Eski solcular mezarlığı

’ESKİ solcu’ artık solcu değildir! Ne ise, başka bir şeydir! Sağcıdır, neoliberaldir, faşisttir, İslamcı’dır, kapitalisttir, yeni mandacıdır, yeni mürtecidir, falandır ve filandır.

Çünkü solculuk bir insanlık durumudur! Tıpkı sağcılık, İslamcılık gibi! Solun söylem (discours) ve eyleminden vazgeçmiş, başka bir söylem ve eylemin adamı olmuş biri solu eleştirebilir ama asla sol adına konuşamaz. Değiştiğini ileri sürüp İslamcı söylem ve eylemlerini sürdüren AKP de bu garabetin karşı ucunda durur!

FESATÇI YA DA BUDALA

Dünyada liberalizmi, kapitalizmi, sermayenin küreselleşmesini, emeğin atomlarına ayrılmasını ve siyasal İslam’ı; Türkiye’de İslamcılığı ve AKP’yi savunarak, Cumhuriyet’in temel ilkelerine ve kazanımlarına saldırarak solcu kalmak mümkün değil elbette!

AKP’nin evrensel demokrasi yönünde ciddi adımlar attığını ileri sürmek için insanın ya fesatçı ya da budala olması gerekir. Kendi çıkarları dışında Anayasa’yı demokratikleştirdi mi; partiler ve seçim yasalarını çağdaş demokrasi düzeyine getirdi mi; sosyal devleti tahrip etmedi mi; kadın haklarını geliştirdi mi; emek bağlamında ILO’nun ölçülerini uyguladı mı; adil ve demokratik gelir dağılımını sabote etmedi mi? Saymaya devam edelim mi?

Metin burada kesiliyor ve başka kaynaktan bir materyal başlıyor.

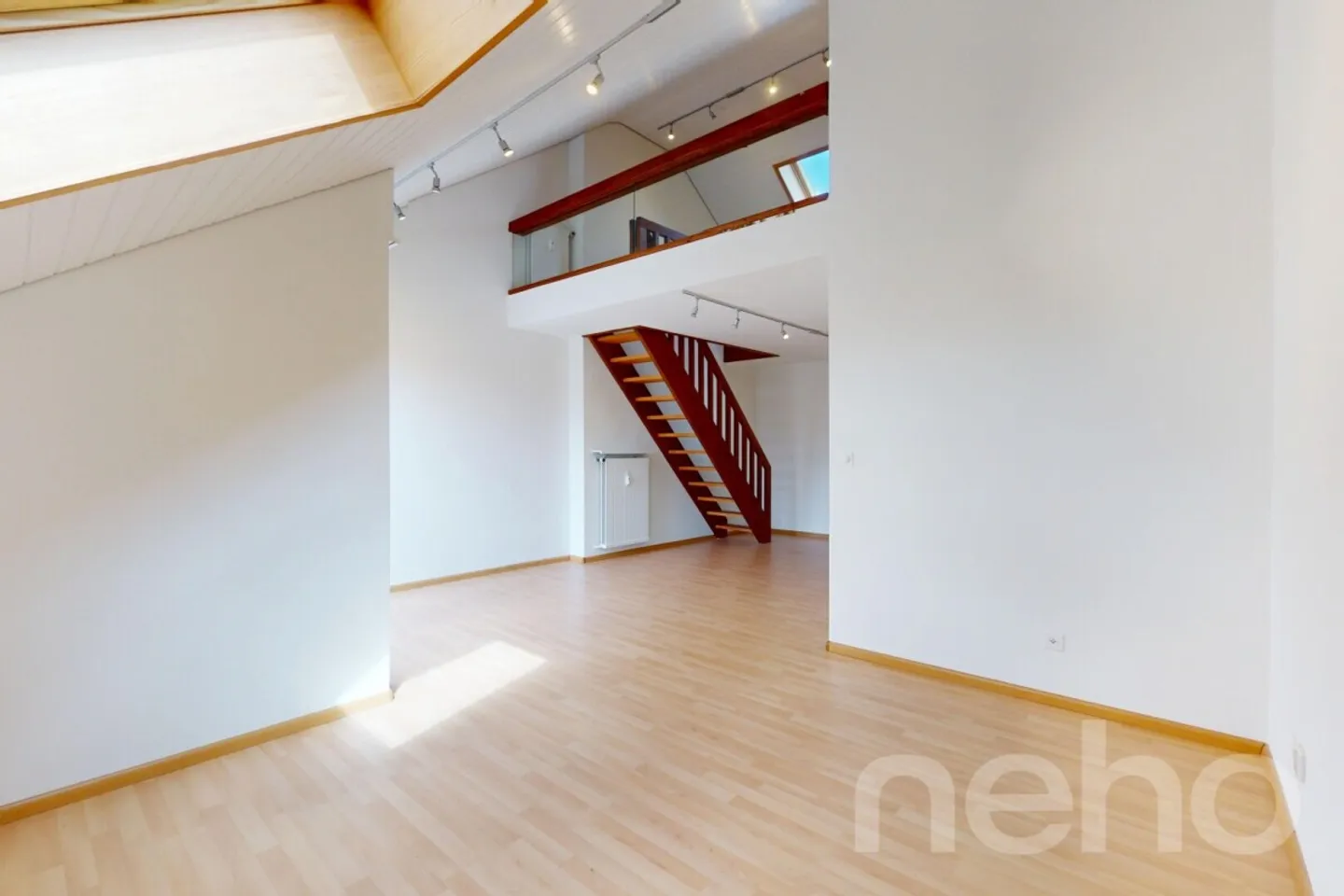 Appartamento attico ristrutturato di 2,5 locali in posizione tranquilla con balcone - Foto 9 di 13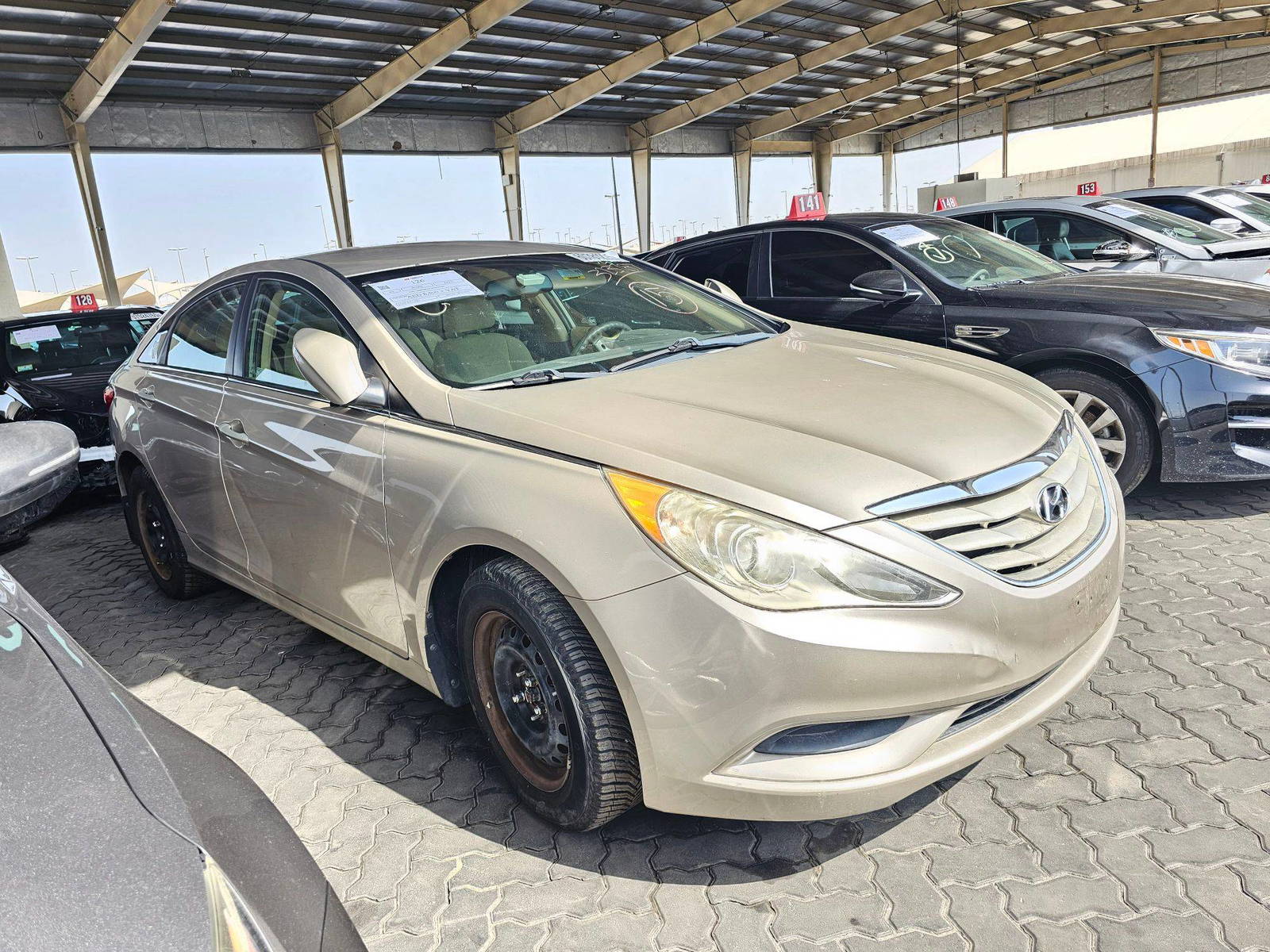2012 HYUNDAI SONATA — 108418 Miles — Lot 3CH323787 — Souq - Marhaba Auctions Used Cars - Image 4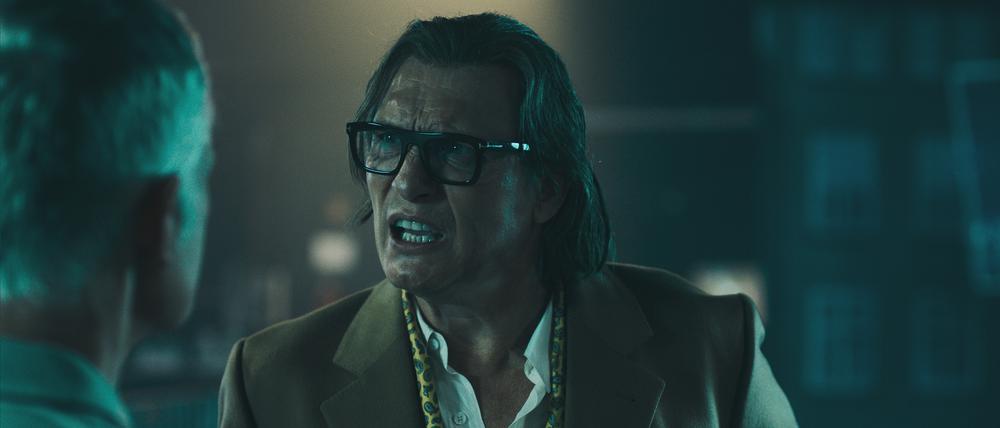 Gregor Samsa (Oliver Masucci), der „beste Regisseur des Landes“, verzweifelt an der deutschen Filmbranche.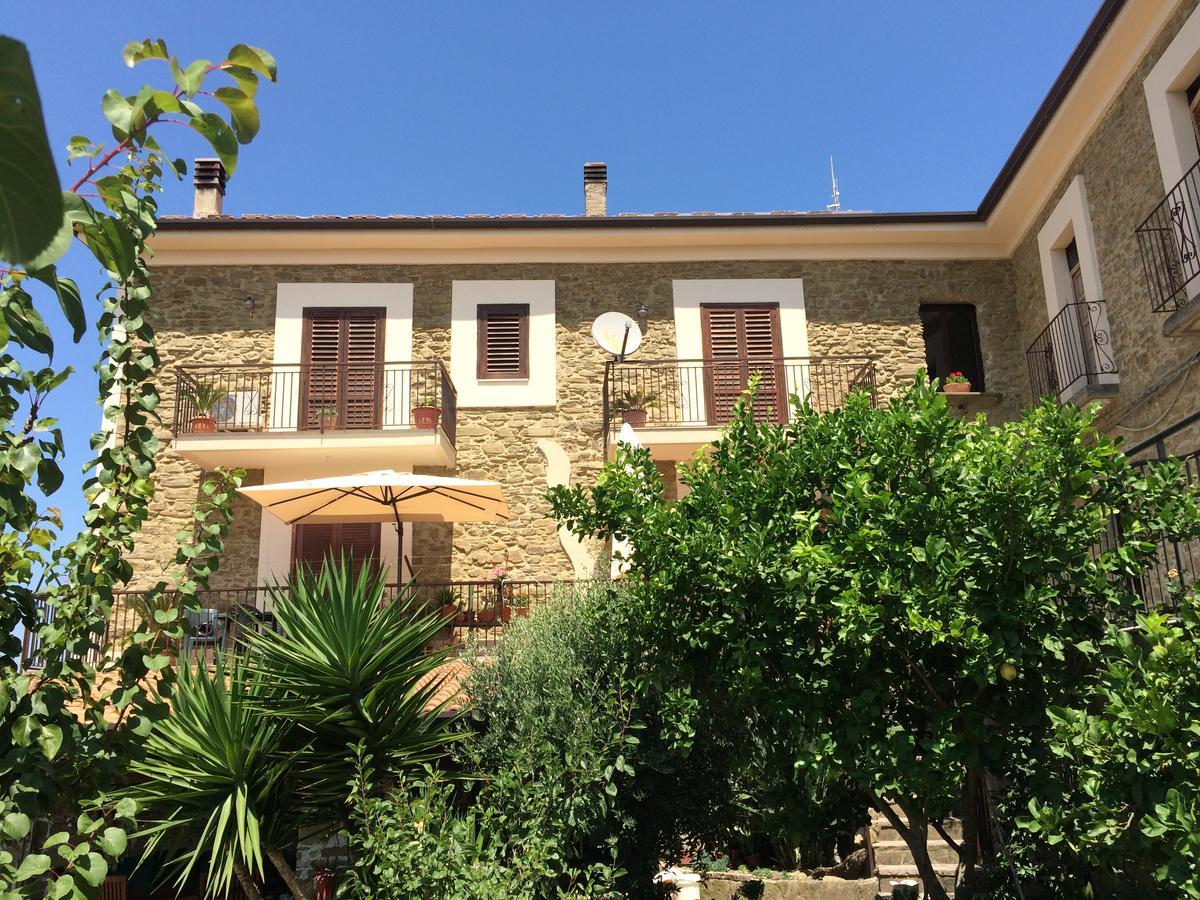 Pozzo Medievale Prignano Cilento Екстериор снимка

Peki neden AKP’yi ve siyasal İslam’ı destekliyorlar?

BU NE CEHALET

"Milli" ve "ulusal"dan nefret eden sol eskileri "milli irade"den hareketle "milli ve dini diktatorya"ya yelken açan AKP’nin bokunda pertavsızla neden boncuk aramaktalar? Bu entellekdübek arkadaşlar "milli irade" diye bir kavramın demokrasiyle bağdaşamayacağını ne zaman anlayacaklar? Mide ve keseyi doldurma tutkularından, aşklarından olmasın sakın? Bu zevata Fransızcası "La volonte nationale" olan "milli irade"nin ne anlama geldiğini anlamaları için benim "100 Pazar Yazısı" (Ümit Yayıncılık) aldı kitabımda yer alan "Milli İrade Safsatası" (S.66) başlıklı yazımı okumalarını tavsiye edeceğim. "Milli irade", 1789 Büyük Fransız Devrimi’ne ait bir kavramdır. Bir yandan "jakoben" bir kavramdır, bir yandan da "popülist" ve "totaliter". (Buna yarın devam edeceğim.)

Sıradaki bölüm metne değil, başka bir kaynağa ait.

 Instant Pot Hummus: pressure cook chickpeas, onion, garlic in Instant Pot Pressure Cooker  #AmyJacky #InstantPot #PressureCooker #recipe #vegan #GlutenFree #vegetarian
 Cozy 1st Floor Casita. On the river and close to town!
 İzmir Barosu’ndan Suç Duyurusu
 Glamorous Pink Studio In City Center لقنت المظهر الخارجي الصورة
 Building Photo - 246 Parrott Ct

İslamcı, totaliter, popülist ve cahil AKP’nin "milli irade"yi anlamını bilmeden kumar masasına sürmesini anlayabiliriz ama malumattıraş sol eskilerinin cehaletine ne demeli?

YENİ SOĞUK SAVAŞ

Şu günler Mark Mackinnon’ın Yeni Soğuk Savaş (Destek Yayınları) adlı kitabını merakla okumaktayım. Yazar, Freedom House (Özgürlükler Evi), IRD (The National Republican Institude-Uluslararası Cumhuriyetçi Enstitü), NDI (The National Democratic Institude-Ulusal Demokratik Enstitü), NED (The National Endowment for Democraty-Demokrasi için Ulusal Bağış), George Soros-Open Society (Açık Toplum Enstitüsü) gibi kuruluşların eski Sovyetler Birliği, Yugoslavya, Balkanlar, Sırbistan, Gürcistan, Ukrayna ve Orta Asya’da çevirdikleri dolapları inceliyor. Bunların bulunduğu yerde CIA da var(mış)! (S.50)

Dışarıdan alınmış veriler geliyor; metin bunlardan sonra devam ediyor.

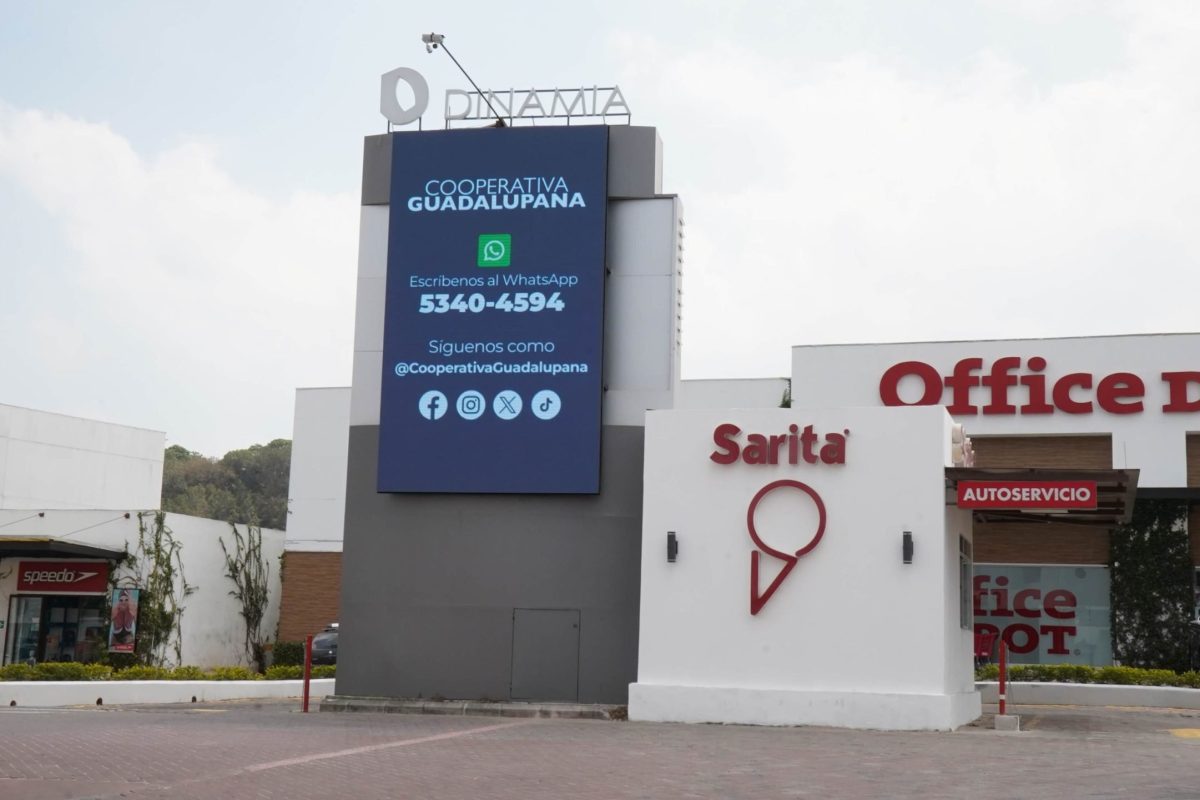 Pantalla PubliLED en Dinamia Cayalá, fabricada e instalada por Corpotek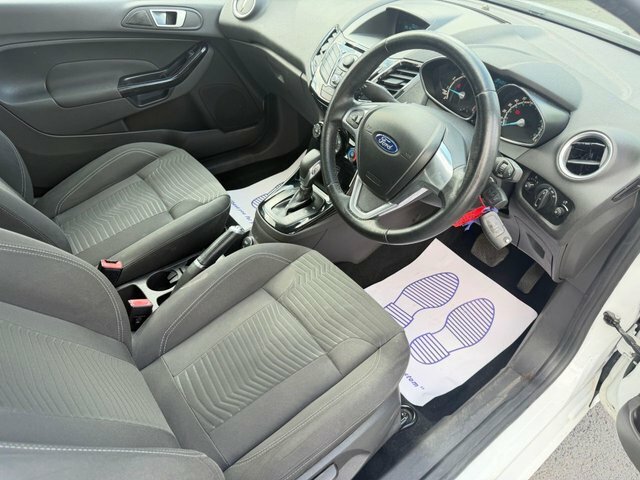Ford Fiesta Hatchback Blue #8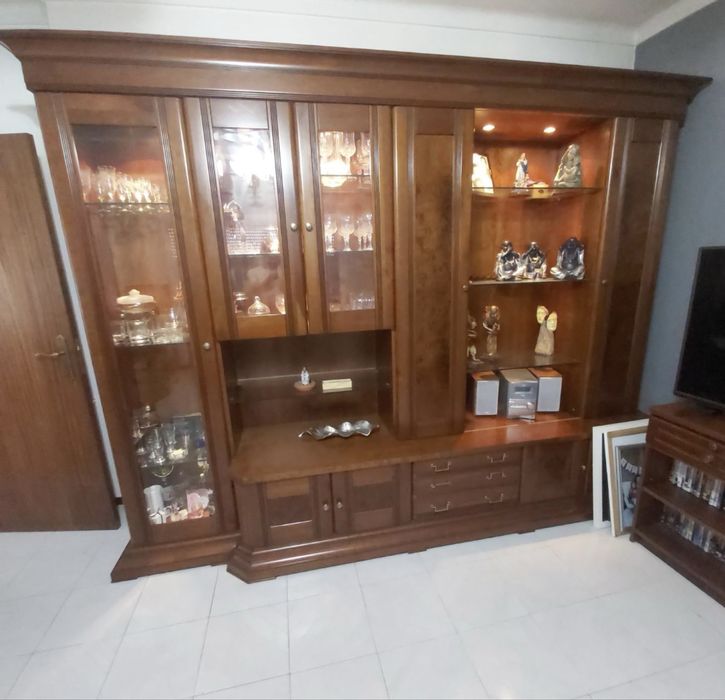 Movel de sala / cristaleira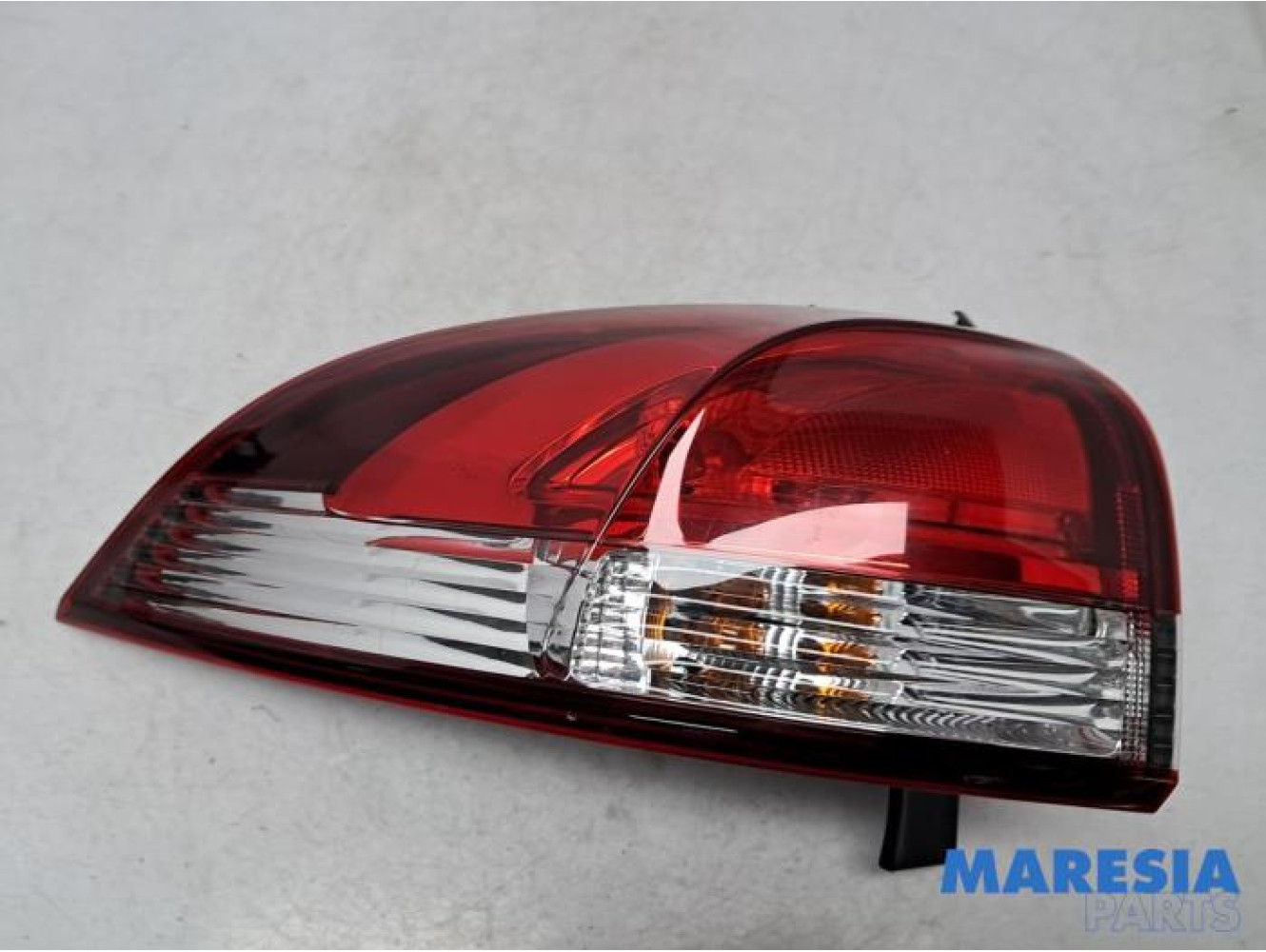Renault - Clio - Achterlicht links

NED’in tasarlanmasında katkısı olan Senatör Allen Weinstein 1991’de, Demokrasi Projesi’nden bağış alan kuruluşlar Demirperde’yi yırtmaya çalışırken şunları söylüyordu: "Bizim bugün NED olarak yaptığımız 25 yıl önce CIA tarafından gizlice yapılıyordu" (S.52).

Bizim solcu eskilerinin bu fesat yuvaları hesabına çalıştıkları ortaya çıkarsa hiç şaşırmam!